DATA RECORDS —
----

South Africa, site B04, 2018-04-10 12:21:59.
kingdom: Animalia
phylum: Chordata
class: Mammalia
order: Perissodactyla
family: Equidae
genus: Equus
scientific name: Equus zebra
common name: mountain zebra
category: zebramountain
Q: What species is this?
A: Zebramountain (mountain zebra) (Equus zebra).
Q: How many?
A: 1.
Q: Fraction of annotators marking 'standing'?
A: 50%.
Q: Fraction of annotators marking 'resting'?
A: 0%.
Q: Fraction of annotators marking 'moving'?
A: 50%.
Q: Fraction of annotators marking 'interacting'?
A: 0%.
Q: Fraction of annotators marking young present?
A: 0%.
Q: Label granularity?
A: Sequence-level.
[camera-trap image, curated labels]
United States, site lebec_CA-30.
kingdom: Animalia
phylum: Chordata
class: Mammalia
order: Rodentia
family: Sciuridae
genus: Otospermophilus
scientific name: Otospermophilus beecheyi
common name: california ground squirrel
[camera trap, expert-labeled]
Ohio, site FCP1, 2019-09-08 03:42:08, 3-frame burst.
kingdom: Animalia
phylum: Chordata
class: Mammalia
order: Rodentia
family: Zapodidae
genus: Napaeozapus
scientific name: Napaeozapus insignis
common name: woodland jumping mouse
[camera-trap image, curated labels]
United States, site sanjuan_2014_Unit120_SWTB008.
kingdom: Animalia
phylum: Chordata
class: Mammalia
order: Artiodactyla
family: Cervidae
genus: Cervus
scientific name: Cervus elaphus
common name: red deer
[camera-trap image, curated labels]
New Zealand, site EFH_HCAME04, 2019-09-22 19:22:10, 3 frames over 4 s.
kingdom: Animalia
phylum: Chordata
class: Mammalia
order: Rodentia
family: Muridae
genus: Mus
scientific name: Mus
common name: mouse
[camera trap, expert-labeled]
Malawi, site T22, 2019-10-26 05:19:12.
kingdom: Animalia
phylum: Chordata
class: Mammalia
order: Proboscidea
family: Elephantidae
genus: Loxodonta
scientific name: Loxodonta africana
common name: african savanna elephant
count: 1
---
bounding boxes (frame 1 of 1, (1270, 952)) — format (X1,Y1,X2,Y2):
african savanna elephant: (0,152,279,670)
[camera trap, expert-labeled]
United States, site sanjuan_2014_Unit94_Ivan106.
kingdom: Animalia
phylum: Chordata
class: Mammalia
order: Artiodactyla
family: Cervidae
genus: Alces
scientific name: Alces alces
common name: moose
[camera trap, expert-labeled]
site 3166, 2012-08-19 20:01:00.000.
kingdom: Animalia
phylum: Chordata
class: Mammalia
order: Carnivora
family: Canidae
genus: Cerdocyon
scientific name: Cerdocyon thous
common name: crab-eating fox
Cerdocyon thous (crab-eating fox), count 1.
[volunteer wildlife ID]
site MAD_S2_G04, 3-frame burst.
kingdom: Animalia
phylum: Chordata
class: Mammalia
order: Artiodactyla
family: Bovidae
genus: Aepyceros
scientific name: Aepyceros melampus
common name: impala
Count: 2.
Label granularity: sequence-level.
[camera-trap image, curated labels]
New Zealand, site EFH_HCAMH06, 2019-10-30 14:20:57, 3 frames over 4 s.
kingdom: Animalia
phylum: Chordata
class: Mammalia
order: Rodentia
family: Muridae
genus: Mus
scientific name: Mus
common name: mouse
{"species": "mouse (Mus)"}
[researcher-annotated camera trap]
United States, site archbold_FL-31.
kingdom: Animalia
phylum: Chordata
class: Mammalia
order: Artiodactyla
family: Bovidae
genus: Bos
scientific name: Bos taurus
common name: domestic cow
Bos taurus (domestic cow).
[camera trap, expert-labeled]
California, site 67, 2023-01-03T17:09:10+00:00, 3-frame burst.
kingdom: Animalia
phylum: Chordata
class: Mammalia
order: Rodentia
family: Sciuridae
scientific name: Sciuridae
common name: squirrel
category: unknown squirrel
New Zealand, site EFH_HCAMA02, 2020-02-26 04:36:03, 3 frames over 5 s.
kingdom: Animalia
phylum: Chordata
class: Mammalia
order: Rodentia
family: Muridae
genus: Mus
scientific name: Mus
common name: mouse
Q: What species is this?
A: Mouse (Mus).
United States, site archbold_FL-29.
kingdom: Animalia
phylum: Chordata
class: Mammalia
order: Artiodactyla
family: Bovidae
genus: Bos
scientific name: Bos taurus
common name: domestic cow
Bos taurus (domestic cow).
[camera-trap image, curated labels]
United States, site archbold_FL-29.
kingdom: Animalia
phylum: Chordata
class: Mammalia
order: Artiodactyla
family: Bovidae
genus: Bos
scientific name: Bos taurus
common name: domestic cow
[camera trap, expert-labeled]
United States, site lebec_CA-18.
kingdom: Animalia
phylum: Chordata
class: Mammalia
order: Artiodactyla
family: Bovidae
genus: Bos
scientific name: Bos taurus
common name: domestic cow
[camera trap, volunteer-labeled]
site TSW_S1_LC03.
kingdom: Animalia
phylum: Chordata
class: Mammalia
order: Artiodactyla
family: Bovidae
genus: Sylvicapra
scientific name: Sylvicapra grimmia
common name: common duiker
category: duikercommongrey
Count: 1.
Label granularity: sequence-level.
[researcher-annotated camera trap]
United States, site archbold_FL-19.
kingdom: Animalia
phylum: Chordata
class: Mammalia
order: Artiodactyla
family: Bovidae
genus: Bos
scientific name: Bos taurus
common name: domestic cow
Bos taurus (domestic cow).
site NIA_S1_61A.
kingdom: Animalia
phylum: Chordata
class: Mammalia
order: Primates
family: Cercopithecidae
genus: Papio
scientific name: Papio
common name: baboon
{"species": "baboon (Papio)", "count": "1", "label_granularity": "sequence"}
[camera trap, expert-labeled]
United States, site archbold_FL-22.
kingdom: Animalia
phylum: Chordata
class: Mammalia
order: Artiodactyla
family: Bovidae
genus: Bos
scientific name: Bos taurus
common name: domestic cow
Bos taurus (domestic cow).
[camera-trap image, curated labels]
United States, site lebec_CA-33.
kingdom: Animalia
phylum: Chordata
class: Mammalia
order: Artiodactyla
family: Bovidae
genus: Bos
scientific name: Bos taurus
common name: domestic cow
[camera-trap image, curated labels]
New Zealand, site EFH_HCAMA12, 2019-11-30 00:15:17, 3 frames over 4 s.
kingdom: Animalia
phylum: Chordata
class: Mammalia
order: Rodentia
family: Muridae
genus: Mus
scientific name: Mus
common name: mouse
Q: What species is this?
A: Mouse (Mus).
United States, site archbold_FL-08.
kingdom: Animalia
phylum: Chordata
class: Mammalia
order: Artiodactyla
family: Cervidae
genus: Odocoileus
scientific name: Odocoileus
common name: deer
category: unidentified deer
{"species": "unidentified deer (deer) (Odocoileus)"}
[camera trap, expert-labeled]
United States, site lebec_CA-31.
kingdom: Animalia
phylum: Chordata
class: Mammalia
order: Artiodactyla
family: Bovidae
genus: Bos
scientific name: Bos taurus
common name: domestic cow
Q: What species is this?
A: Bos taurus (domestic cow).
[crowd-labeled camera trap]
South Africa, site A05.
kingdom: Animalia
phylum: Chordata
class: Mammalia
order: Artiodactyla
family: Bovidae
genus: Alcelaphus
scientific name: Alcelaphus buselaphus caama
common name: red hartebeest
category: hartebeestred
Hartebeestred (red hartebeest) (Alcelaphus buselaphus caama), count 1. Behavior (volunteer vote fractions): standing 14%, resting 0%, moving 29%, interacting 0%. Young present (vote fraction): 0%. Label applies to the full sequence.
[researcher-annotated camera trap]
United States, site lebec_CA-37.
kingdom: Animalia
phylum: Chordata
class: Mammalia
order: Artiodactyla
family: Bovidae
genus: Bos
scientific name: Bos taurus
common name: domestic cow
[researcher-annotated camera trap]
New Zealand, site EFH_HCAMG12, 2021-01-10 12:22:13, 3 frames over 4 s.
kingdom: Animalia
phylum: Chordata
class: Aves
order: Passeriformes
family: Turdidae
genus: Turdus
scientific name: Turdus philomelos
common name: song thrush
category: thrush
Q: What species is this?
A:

----

TASK BRIEF — Answer with an exact copy of the lines from the one containing "South Africa, site A05." through the end of the entries above, leaving out everything before.

ANSWER TO THE PROBLEM —
South Africa, site A05.
kingdom: Animalia
phylum: Chordata
class: Mammalia
order: Artiodactyla
family: Bovidae
genus: Alcelaphus
scientific name: Alcelaphus buselaphus caama
common name: red hartebeest
category: hartebeestred
Hartebeestred (red hartebeest) (Alcelaphus buselaphus caama), count 1. Behavior (volunteer vote fractions): standing 14%, resting 0%, moving 29%, interacting 0%. Young present (vote fraction): 0%. Label applies to the full sequence.
[researcher-annotated camera trap]
United States, site lebec_CA-37.
kingdom: Animalia
phylum: Chordata
class: Mammalia
order: Artiodactyla
family: Bovidae
genus: Bos
scientific name: Bos taurus
common name: domestic cow
[researcher-annotated camera trap]
New Zealand, site EFH_HCAMG12, 2021-01-10 12:22:13, 3 frames over 4 s.
kingdom: Animalia
phylum: Chordata
class: Aves
order: Passeriformes
family: Turdidae
genus: Turdus
scientific name: Turdus philomelos
common name: song thrush
category: thrush
Q: What species is this?
A:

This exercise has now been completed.